*Requirement*: A copy of the listing below is needed, exact in every line and without images.

*Data for processing*:
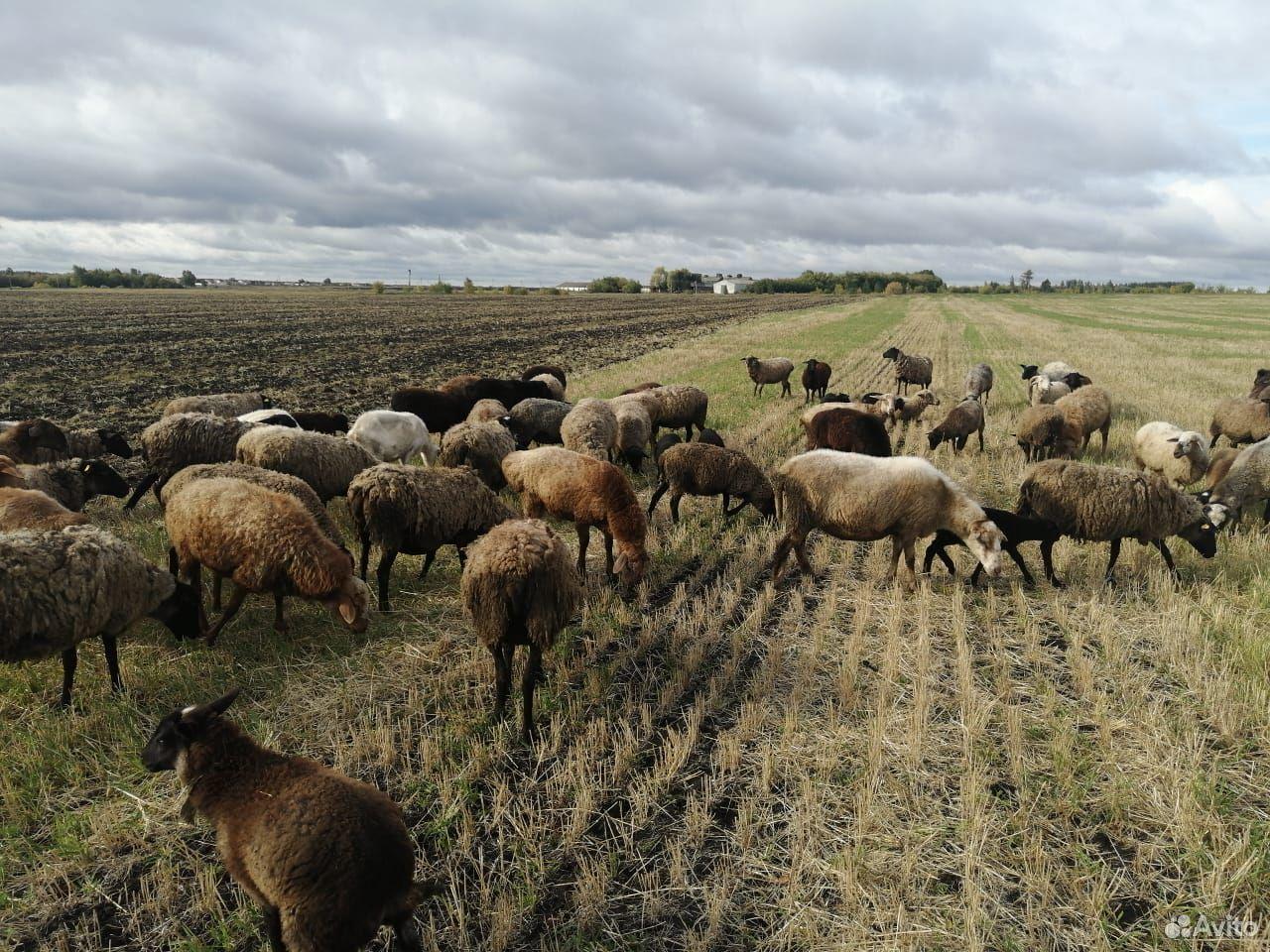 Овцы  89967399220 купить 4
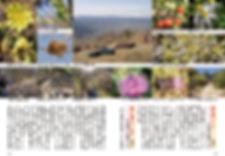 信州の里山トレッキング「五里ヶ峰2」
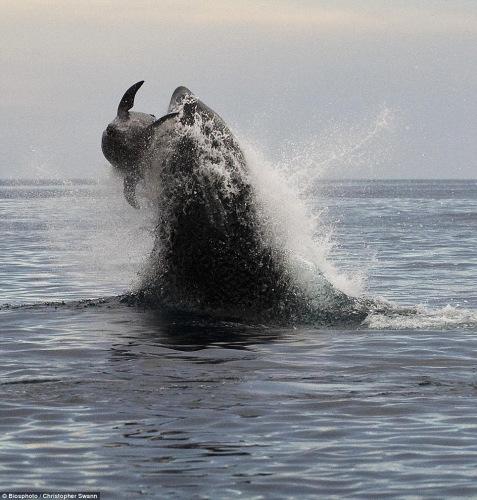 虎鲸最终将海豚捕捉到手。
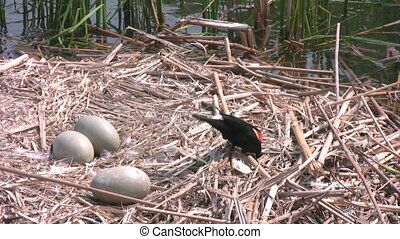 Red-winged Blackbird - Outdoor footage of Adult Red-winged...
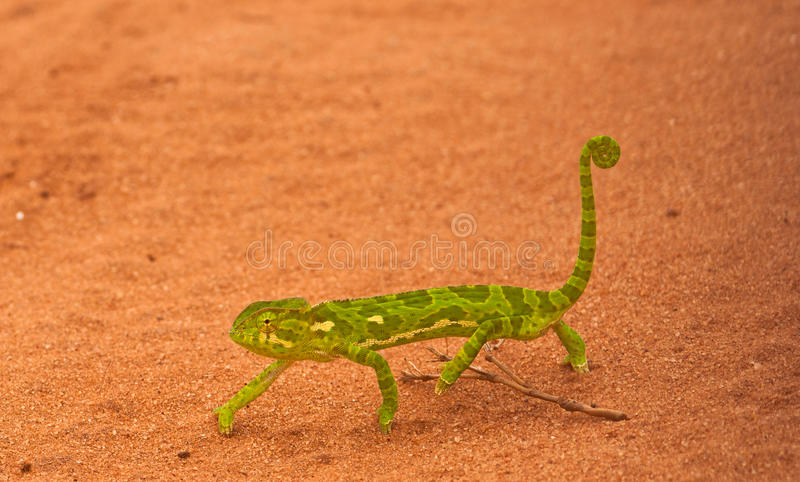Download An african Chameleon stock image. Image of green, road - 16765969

*Reply to the task*:
 Овцы  89967399220 купить 4
 信州の里山トレッキング「五里ヶ峰2」
 虎鲸最终将海豚捕捉到手。
 Red-winged Blackbird - Outdoor footage of Adult Red-winged...
Download An african Chameleon stock image. Image of green, road - 16765969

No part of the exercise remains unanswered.